O principal índice da B3 subiu 0,24%, aos 129.916,11 pontos. O Ibovespa futuro com vencimento em abril teve alta de 0,66%, aos 131.975 pontos. A máxima foi de 129.916,11 pts. O giro financeiro foi de R$ 28,3 bilhões.

Matheus Spiess, analista da Empiricus Research, disse que o Ibovespa sobe à revelia do exterior e Vale e empresas ligadas ao minério impedem um avanço mais expressivo.

“O Ibovespa consegue sustentar alta, só não é maior por mineração e siderurgia que sofrem com a queda do minério de ferro por conta da China que por mais que tenha cortado a taxa de juros de longo prazo [cinco anos] mais que se pressupunha [esperava-se que de 4,2% fosse para 4,1% e foi pra 3,95%, mas não cortou as taxas de curto prazo, faltou estímulos fiscais, o que prejudicou a percepção de combate à desaceleração desse crescimento chinês e esbarra nas commodities, em especial em minério de ferro que puxa Vale pra baixo e por isso o Ibovespa não consegue ter uma alta tão exuberante como o índice de small caps, incorporação vai bem, bancos voltam a subir e cíclicas domesticas têm bom desempenho”.

Bruno Komura, analista da Potenza Investimentos, disse que o setor bancário impulsionada a Bolsa mesmo com queda das commodities e bolsas americanas.

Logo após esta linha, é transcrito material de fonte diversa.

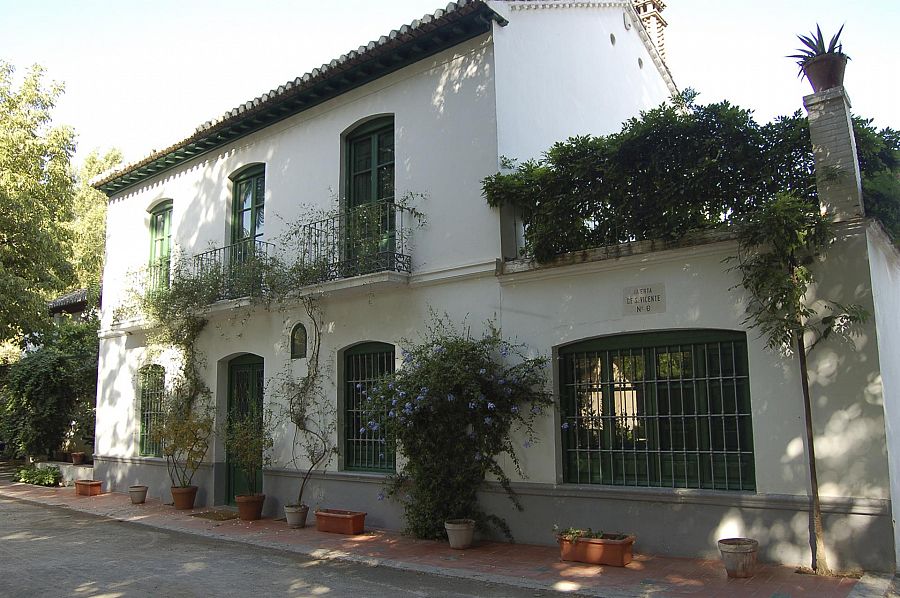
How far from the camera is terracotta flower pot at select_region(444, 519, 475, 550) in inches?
345

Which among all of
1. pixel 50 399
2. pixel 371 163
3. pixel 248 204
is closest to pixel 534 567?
pixel 371 163

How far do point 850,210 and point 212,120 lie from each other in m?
10.8

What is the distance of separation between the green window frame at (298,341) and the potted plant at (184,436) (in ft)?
8.02

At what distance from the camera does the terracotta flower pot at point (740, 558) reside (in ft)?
22.4

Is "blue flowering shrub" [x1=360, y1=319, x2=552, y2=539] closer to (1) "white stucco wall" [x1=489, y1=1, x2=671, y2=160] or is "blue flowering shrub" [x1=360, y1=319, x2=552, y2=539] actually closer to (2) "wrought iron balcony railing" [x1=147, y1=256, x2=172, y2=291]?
(1) "white stucco wall" [x1=489, y1=1, x2=671, y2=160]

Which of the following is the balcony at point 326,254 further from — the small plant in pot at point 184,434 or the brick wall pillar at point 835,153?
the brick wall pillar at point 835,153

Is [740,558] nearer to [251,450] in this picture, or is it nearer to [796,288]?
[796,288]

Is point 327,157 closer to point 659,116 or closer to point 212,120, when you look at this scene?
point 212,120

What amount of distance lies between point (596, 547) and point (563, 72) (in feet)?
24.9

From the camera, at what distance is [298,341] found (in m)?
12.0

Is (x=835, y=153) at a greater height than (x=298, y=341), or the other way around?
(x=835, y=153)

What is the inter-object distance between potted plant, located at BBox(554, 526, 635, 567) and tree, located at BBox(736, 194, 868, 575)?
5.89 feet

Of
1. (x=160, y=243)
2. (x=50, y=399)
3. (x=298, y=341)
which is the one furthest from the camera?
(x=50, y=399)

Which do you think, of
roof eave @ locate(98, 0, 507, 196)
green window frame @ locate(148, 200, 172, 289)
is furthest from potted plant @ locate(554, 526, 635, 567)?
green window frame @ locate(148, 200, 172, 289)
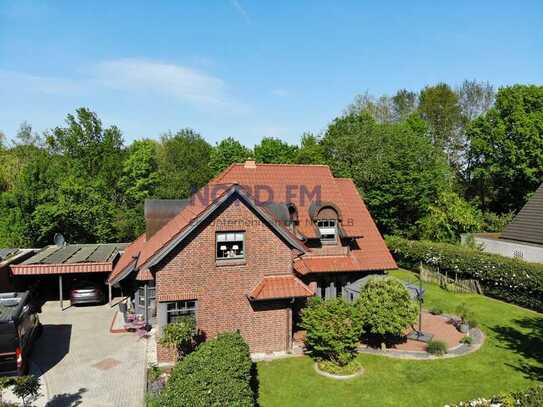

“Hoje não tem notícia relevante para bancos, apenas o Goldman [Sachs] subiu a recomendação de Bradesco de venda para neutro e está ajudando, mas os outros não tiveram nada específico. As commodities são puxadas para baixo pela China, a gente poderia estar melhor, mesmo com o mercado americano para baixo”.

O dólar comercial fechou em queda de 0,61%, cotado a R$ 4,9308. A moeda refletiu, ao longo da sessão, a animação do mercado com o corte de juros na China.

O Banco do Povo da China (Pboc, o banco central do país) anunciou, nesta madrugada, o corte de 0,25 ponto percentual (p.p.) na taxa de juros para cinco anos, que foi a 3,95%. A projeção era um corte de 0,15 p.p.

De acordo com o sócio da Top Gain Leonardo Santana, estamos vendo um fluxo intenso para o Brasil: “Estamos dependendo da China. Quanto mais ela estiver melhor, o Brasil se beneficia. Quebramos o suporte de R$ 4,95”, opina.

As taxas dos contratos futuros de Depósitos Interfinanceiros (DI) fecham em queda, acompanhando os Treasuries (títulos do Tesouro norte-americano).

Os juros projetados dos Treasuries dos Estados Unidos operam em queda, com os investidores manifestando incerteza sobre as perspectivas para a economia. Os mercados voltam hoje depois do feriado do dia do Presidente, celebrado ontem.